Te maken opdrachten >>
(1) Stemmen de volgende beweringen overeen met de tekst over de hervorming van het Europese landbouwbeleid? Antwoord per bewering met ja of nee en citeer de woorden uit de tekst die de doorslag geven. (a) Boeren krijgen volgens de voorstellen minder vrijheid bij de keuze van gewas of dier. (b) Voor individuele subsidies komt er een bovengrens van 300.000 euro per boerenbedrijf per jaar. (c) De graanprijzen gaan met 5 procent omlaag.
(2) Ga verder met de tekst over de hervorming van het Europese landbouwbeleid, aansluitend op de laatste zin.

##### Tekstgedeelte

Voorstellen van eurocommissaris Fischler, 10 juli 2002

Hervorming Europees landbouwbeleid

De Europese Commissie heeft woensdag 10 juli voorstellen gepresenteerd in het kader van de mid-term review van het gemeenschappelijk landbouwbeleid. Hier een samenvatting van de voorstellen, de begroting en de eerder voorgestelde infasering van directe inkomenssteun.

- puntgewijs

- begroting

- infasering directe inkomensteun (eerder voorstel)

Puntgewijs

De belangrijkste maatregelen zijn:

- Afschaffen van de koppeling tussen landbouwsubsidies en productie

- Boeren ontvangen een vast bedrag, afhankelijk van hun productie in voorgaande jaren

- Subsidies moeten de komende zeven jaar met 20 procent afnemen

- Individuele subsidies krijgen een plafond: maximaal 300.000 euro per boerenbedrijf per jaar

- Deze besparingen worden besteed aan ontwikkelingsprojecten voor het platteland

- Subsidies worden gekoppeld aan voedselveiligheids- en milieueisen

- Bovenop het plafond wordt steun per arbeidsplaats gegeven

- Boeren krijgen meer vrijheid in het kiezen van gewas of dier

- Graanprijzen worden met 5 procent verlaagd, tarweprijzen ook omlaag

Begroting

Het document van de Commissie, dat officieel werd gepresenteerd op 10 juli 2002, wijdt een korte paragraaf aan de voorziene financiële gevolgen van de voorstellen.

1. Ondanks de nieuwe voorstellen zal de landbouwbegroting volgens de Commissie in de jaren 2002 tot en met 2006 ruim onder de financiële plafonds blijven die in Berlijn waren afgesproken in 1999:

Jaarlijks plafond minus geplande uitgaven:

2000 € 1,1 miljard

2001 € 2,3 miljard

2002 € 2,3 miljard

2003 € 2,3 miljard

2004 € 1 miljard

2005 € 1 miljard

2006 € 1 miljard

2. Eerste voorlopige en voorzichtige berekeningen van de Commissie tonen dat de voorgenomen verandering in de diverse sectoren en de ontkoppeling tussen subsidies en productie kan leiden tot een jaarlijkse besparing op de begroting van ongeveer 200.000 euro. Verdere financiële uitwerking van de afzonderlijke maatregelen kan de Commissie pas geven "zodra de formele wetgevende voorstellen zijn gepresenteerd."

3. De berekende besparingen ten gevolge van hervormd landbouwbeleid, alsmede de voorziene ruimte tussen jaarlijkse uitgaven en bestedingsplafonds, vormen een veiligheidsmarge in de totale begroting die kan worden aangesproken voor onvoorziene tegenvallers.

##########
##### Beschikbare gegevens

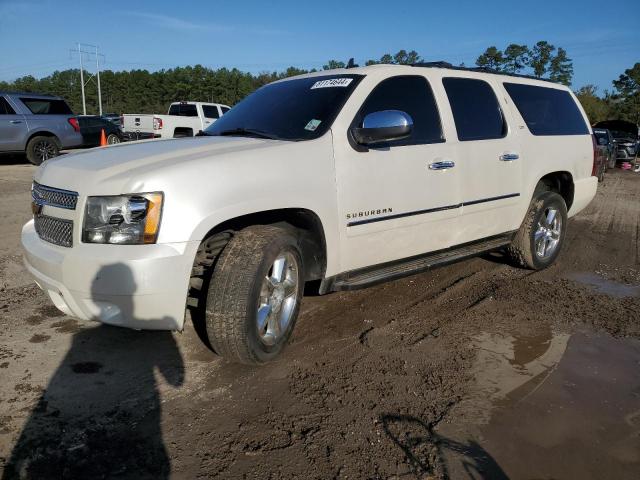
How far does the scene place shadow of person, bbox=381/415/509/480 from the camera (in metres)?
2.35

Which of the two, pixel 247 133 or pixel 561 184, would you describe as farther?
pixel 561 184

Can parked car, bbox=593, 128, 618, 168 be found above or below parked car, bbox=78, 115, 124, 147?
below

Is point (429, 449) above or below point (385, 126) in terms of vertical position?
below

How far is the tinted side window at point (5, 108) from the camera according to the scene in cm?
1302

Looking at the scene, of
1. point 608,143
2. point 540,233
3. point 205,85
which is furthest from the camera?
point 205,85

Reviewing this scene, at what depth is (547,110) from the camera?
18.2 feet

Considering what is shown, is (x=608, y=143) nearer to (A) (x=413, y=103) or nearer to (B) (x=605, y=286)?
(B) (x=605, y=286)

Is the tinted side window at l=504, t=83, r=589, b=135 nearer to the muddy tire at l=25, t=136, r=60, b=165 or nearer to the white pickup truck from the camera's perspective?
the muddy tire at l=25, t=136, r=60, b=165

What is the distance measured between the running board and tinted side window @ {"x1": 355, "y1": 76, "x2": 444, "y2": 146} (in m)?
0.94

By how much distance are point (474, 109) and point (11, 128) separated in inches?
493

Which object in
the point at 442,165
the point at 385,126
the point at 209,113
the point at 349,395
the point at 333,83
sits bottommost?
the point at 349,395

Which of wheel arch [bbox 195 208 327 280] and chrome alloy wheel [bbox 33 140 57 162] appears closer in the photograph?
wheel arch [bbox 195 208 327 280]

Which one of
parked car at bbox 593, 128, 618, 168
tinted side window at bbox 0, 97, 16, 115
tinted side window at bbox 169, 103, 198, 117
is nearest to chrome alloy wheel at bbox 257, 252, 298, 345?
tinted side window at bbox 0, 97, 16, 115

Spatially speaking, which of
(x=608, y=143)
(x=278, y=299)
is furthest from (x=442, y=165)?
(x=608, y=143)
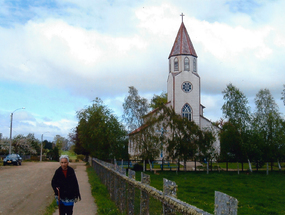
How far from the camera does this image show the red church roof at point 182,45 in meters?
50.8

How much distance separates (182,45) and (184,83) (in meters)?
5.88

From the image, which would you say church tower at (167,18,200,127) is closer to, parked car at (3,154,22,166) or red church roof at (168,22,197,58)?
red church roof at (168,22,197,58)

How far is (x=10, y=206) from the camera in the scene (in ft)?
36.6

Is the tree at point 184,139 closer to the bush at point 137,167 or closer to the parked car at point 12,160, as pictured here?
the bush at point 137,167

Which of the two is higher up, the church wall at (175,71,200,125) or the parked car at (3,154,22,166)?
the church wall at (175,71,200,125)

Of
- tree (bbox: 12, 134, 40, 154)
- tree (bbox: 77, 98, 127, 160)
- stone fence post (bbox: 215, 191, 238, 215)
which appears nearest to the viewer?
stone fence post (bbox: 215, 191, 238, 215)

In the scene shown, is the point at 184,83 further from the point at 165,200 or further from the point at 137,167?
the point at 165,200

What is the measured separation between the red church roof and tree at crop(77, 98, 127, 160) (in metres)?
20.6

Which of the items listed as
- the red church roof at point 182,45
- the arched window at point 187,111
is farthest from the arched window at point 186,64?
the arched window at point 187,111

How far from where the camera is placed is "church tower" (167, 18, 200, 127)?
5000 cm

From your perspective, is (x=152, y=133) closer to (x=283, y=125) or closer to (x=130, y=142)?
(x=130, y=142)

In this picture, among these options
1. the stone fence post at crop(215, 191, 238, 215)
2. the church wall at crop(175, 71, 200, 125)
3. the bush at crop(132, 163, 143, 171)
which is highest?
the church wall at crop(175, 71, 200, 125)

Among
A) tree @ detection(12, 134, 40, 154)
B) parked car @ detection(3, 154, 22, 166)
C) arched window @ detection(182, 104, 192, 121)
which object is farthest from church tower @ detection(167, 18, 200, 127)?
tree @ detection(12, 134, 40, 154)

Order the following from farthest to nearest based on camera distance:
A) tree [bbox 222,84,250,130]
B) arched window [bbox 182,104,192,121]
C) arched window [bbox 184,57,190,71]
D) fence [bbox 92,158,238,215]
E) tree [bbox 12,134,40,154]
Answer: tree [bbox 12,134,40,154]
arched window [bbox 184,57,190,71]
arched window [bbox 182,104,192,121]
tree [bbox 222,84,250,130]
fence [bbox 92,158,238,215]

##########
##### Beschikbare gegevens

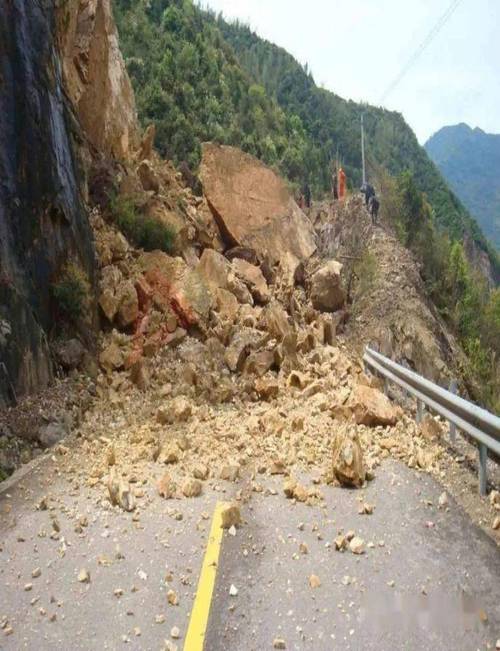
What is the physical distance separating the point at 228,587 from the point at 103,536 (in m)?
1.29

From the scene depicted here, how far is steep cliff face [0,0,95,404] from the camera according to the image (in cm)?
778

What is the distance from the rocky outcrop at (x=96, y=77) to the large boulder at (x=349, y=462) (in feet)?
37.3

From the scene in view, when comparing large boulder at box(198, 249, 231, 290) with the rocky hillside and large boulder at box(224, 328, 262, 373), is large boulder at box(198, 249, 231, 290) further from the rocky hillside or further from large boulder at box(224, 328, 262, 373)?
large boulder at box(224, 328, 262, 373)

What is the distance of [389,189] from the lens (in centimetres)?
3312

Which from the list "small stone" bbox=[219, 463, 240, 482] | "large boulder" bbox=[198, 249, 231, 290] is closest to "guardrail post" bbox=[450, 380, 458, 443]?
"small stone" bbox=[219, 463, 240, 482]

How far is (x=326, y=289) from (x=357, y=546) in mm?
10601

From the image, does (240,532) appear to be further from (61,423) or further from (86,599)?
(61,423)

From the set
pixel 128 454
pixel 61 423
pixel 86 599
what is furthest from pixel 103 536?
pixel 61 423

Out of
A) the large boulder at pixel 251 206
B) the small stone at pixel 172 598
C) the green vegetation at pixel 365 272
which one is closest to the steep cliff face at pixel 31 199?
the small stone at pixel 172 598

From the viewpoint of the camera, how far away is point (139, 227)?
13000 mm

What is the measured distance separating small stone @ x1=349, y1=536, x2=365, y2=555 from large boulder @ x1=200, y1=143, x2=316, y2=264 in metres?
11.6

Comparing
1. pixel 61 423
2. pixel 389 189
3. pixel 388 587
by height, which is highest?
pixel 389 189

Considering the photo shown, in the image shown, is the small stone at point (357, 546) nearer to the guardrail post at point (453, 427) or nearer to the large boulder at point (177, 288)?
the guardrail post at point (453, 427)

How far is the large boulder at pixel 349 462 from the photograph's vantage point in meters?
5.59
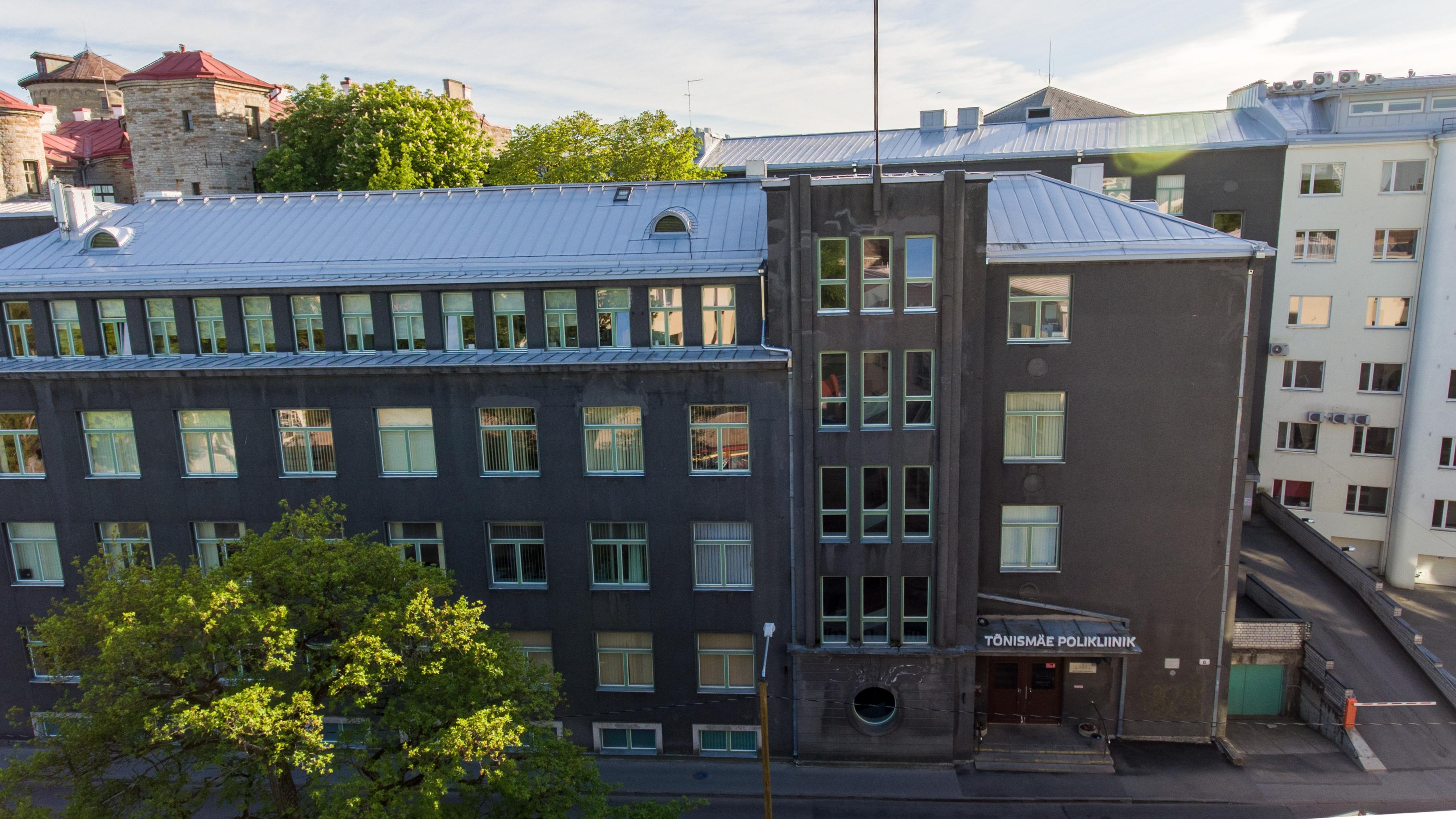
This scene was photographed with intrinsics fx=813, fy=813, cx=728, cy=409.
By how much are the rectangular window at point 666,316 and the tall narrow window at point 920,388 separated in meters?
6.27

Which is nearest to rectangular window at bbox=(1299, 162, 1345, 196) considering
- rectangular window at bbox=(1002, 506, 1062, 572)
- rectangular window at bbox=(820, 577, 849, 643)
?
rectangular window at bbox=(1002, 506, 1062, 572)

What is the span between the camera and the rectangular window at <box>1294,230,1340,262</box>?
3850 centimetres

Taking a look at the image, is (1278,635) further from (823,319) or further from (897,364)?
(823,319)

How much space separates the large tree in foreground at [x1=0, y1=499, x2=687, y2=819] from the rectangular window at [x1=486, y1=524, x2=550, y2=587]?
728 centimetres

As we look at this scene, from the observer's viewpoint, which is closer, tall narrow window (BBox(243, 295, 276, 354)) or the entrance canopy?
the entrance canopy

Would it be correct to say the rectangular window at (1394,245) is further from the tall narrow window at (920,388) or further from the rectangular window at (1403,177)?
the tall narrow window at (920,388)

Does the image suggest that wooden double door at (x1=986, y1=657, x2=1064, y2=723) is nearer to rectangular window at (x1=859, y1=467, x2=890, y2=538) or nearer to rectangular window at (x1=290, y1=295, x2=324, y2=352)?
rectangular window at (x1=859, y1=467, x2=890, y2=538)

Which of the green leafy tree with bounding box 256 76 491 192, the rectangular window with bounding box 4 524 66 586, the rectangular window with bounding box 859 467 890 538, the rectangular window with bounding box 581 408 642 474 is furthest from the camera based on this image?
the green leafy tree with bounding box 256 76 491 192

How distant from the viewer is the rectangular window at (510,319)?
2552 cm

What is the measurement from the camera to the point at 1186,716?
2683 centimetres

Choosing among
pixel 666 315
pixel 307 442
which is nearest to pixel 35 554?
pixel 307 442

##########

Antwoorden bij opdrachten >>
(1)
(a) Nee: "Boeren krijgen meer vrijheid in het kiezen van gewas of dier"
(b) Ja: "Individuele subsidies krijgen een plafond: maximaal 300.000 euro per boerenbedrijf per jaar"
(c) Ja: "Graanprijzen worden met 5 procent verlaagd"

(2)
Infasering directe inkomensteun

De hervormingsvoorstellen van de Europese Commissie hebben voornamelijk hun weerslag in de jaren tot 2007. In dat jaar worden namelijk nieuwe afspraken gemaakt over de begroting. Naar alle waarschijnlijkheid zullen tegen die tijd de nieuwe lidstaten in Centraal- en Oost-Europa zijn toegetreden tot de Europese Unie.

Om Oost-Europese boeren uiteindelijk dezelfde mogelijkheden te bieden als hun collega's in het westen, heeft de Commissie begin 2002 een voorstel gepresenteerd. Hierin wordt gepleit de directe inkomenssteun aan boeren in de nieuwe lidstaten na toetreding (waarschijnlijk in 2004) gefaseerd in te voeren: van 25% in 2003 naar uiteindelijk 100% in 2013.

Waarom is hiervoor gekozen? Ten eerste om tegemoet te komen aan de snerende wensen van hun regeringen. Zij vinden het onverkropbaar dat er een tweedeling zou ontstaan in de EU, waarbij de nieuw toegetreden landen als tweederangslidstaten worden behandeld. Als tweede stabiliseert de gefaseerde introductie van inkomenssteun voor boeren hun inkomsten zonder het herstructureringsproces te dwarsbomen. Aldus de Commissie.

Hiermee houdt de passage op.